Raw data -
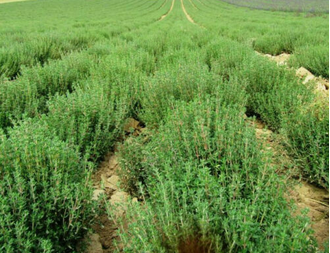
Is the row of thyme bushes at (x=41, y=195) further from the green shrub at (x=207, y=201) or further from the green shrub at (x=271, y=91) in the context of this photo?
the green shrub at (x=271, y=91)

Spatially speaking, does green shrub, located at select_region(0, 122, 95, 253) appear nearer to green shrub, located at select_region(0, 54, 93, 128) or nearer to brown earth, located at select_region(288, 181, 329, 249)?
green shrub, located at select_region(0, 54, 93, 128)

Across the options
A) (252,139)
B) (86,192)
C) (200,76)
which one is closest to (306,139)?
(252,139)

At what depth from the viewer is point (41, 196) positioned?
151 cm

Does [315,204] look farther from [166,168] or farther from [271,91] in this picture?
[271,91]

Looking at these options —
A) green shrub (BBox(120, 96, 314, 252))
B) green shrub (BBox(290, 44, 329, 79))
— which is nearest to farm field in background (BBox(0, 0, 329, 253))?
green shrub (BBox(120, 96, 314, 252))

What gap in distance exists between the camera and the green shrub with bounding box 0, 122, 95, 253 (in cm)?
137

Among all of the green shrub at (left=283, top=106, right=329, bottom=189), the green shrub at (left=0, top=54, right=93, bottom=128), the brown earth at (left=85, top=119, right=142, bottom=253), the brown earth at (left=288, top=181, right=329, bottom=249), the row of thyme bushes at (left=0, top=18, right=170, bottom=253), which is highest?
the green shrub at (left=0, top=54, right=93, bottom=128)

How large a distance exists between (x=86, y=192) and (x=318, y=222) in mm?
1626

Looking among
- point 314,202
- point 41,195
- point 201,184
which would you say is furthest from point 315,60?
point 41,195

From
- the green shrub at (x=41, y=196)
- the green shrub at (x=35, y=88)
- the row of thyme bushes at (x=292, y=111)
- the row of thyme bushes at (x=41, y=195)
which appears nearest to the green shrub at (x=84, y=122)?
the row of thyme bushes at (x=41, y=195)

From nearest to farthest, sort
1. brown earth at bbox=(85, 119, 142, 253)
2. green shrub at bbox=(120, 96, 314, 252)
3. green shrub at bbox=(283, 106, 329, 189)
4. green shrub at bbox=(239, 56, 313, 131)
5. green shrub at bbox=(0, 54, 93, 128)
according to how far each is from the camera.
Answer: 1. green shrub at bbox=(120, 96, 314, 252)
2. brown earth at bbox=(85, 119, 142, 253)
3. green shrub at bbox=(283, 106, 329, 189)
4. green shrub at bbox=(0, 54, 93, 128)
5. green shrub at bbox=(239, 56, 313, 131)

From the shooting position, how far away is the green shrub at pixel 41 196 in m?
1.37

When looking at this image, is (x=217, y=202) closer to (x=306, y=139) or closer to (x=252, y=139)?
(x=252, y=139)

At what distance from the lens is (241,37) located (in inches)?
323
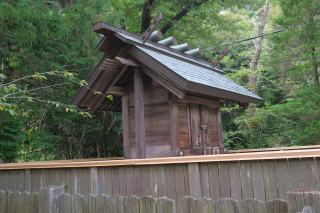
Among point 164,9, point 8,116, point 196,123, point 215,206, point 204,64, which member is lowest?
point 215,206

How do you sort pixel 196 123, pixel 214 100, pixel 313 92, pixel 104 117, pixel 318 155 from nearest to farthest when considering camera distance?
pixel 318 155, pixel 196 123, pixel 214 100, pixel 313 92, pixel 104 117

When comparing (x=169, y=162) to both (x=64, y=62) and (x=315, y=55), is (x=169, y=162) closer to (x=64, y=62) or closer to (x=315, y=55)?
(x=64, y=62)

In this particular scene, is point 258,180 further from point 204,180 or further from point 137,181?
point 137,181

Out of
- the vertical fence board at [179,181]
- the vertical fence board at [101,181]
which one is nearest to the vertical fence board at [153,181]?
the vertical fence board at [179,181]

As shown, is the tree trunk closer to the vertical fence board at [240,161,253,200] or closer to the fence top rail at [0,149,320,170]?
the fence top rail at [0,149,320,170]

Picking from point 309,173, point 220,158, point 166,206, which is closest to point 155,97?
point 220,158

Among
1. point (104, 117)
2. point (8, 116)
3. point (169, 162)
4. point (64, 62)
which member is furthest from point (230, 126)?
point (169, 162)

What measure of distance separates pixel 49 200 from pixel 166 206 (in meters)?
1.46

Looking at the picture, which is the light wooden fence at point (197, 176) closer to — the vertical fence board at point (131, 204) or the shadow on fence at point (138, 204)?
the shadow on fence at point (138, 204)

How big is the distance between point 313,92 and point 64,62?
852 centimetres

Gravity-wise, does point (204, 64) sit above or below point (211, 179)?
above

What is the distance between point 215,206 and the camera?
6.81ft

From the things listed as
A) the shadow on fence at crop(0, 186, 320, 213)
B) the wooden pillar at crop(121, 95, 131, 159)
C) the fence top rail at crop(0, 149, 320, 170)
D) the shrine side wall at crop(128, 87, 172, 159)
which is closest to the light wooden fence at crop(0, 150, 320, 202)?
the fence top rail at crop(0, 149, 320, 170)

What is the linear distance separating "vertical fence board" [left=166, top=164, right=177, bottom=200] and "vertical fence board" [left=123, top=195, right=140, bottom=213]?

What this task involves - Reproduce the data verbatim from the line with "At what distance" through the line with "pixel 318 155, pixel", leaving out any picture.

Reply to the task -
At what distance from the lens is (241,37) located (in inches)?
323
Among point 164,9, point 8,116, point 196,123, point 215,206, point 204,64, which member is lowest?
point 215,206

How do you sort pixel 196 123, pixel 214 100, pixel 313 92, pixel 104 117, pixel 318 155 from nearest to farthest when considering camera distance?
pixel 318 155, pixel 196 123, pixel 214 100, pixel 313 92, pixel 104 117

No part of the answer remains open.